From Home By The River: Prince Alston had a “kinship with nature as unfeigned as it was intimate.” He was “untouched by any human school of philosophy … but deeply read in the oracles of God.” Prince once plowed a field with a half wild bull that other field workers would walk a quarter mile out of their way to avoid, earning him no end of admiration.

Have I fixed all the erroneous capital H’s that I managed to insert while fixing the naming of a ship, the Hound? (Hounds show up with surprising frequency).

My dear cousin Ginny printed out the manuscript for me! With almost all the inputs, too. It will be very different to give it a read through on paper.

Thank you Ginny!

Today I woke with this thought: if we hold onto the House and flip the Senate (and trump wins), we would be able to impeach AND convict him. Given all the totalitarian strategies being employed by trump and Barr to steal the election, maybe this is the thing to focus on?

Hazel ship plus historic ship plus — sigh — Chadwick Bozeman. May he sail free.

Pin by Liz, my father’s Army picture, and from Twelve Years a Slave, Chiwetel Eijofor.

16 thoughts on “Check and check

  1. RainSluice

    It is absolutely critical that we flip the senate and keep a majority in the house. CRITICAL!!!!
    I’m fine. I am, totally cool confident and so relaxed about the fact we will do exactly that, and we do this as 1/2 the nation sucks up to a mafia boss posing as God.

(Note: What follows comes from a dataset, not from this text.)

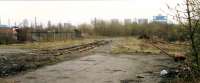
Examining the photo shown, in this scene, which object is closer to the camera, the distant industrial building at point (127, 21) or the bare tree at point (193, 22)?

    Yay Ginny! Gogogogogogogo, Dee! You have done all the work and more. I wish I were a publisher at oh I don’t know maybe Macmillan or Random House. Cuz then you’d get a movie deal too, which seems likely no matter what. What a great movie this book will make!!

    Reply
  2. Nancy

    One of the things I really appreciate is how you’ve honestly shown the very long, hard sometimes tedious work of writing. You’re a pro at that. It’s so easy to read over because we Know the material so well in our heads.
    I like your writing space and related pictures collections.

    Reply
  3. Michelle Slater

    Yay for the printed manuscript. Meanwhile, I focus on balance no matter what and I hope we do flip the Senate, keep the House and eject this administration of course. I am fully prepared for backlash, counter struggle and for the long road onward attempting to repair the damage this administration has already accomplished. However, I focus on balance and on equanimity. I know too that it is possible we may not defeat this well oiled machine come November. I am preparing myself to keep on keeping on regardless. Climate change is more important than any of the governments on the planet. I am prepared to keep on keeping on.

    Reply
  4. Acey

    Last night this post gave me a massive ‘theoretical’ anxiety attack to consider what lies ahead for the final countdown of equally final editing. Then I was really happy for you to be at this stage. Re-read this morning and feel your words are reminiscent of like double checking before you leave the house for a major trip you’ve waited a very long time to take.

    Reply
  5. Mo Crow

    editing is another hat altogether in the writing process, I love writers who take the time to make sure there are no typos in the manuscript and that the timeline works ie when the moon is full it can’t be a dark and starless night, good luck with the fine tuning!

    Reply
  6. Hazel

    The whirrr of your working so hard can be felt.
    I’m touched to see the boat in your gathering, thank you. His portrayal of the Black Panther meant so much to the community of students at my last school. I have thought of them so often during this pandemic- for many of them it’s been a loss of learning, safe consistent community, meals, and heroes.

    Reply
    1. deemallon

      I’ve been so moved by the testimony both of parents and of the children themselves about the importance of Black Panther.

      Reply
  7. Joanne.

    Lately your posts have brought tears to my eyes- not because I am sad- rather the raw emotion of creating something like this and the tedious unrelenting editing….it’s such hard work writing a book. But I look forward to buying it and reading it (while slurping Pantry Soup of course).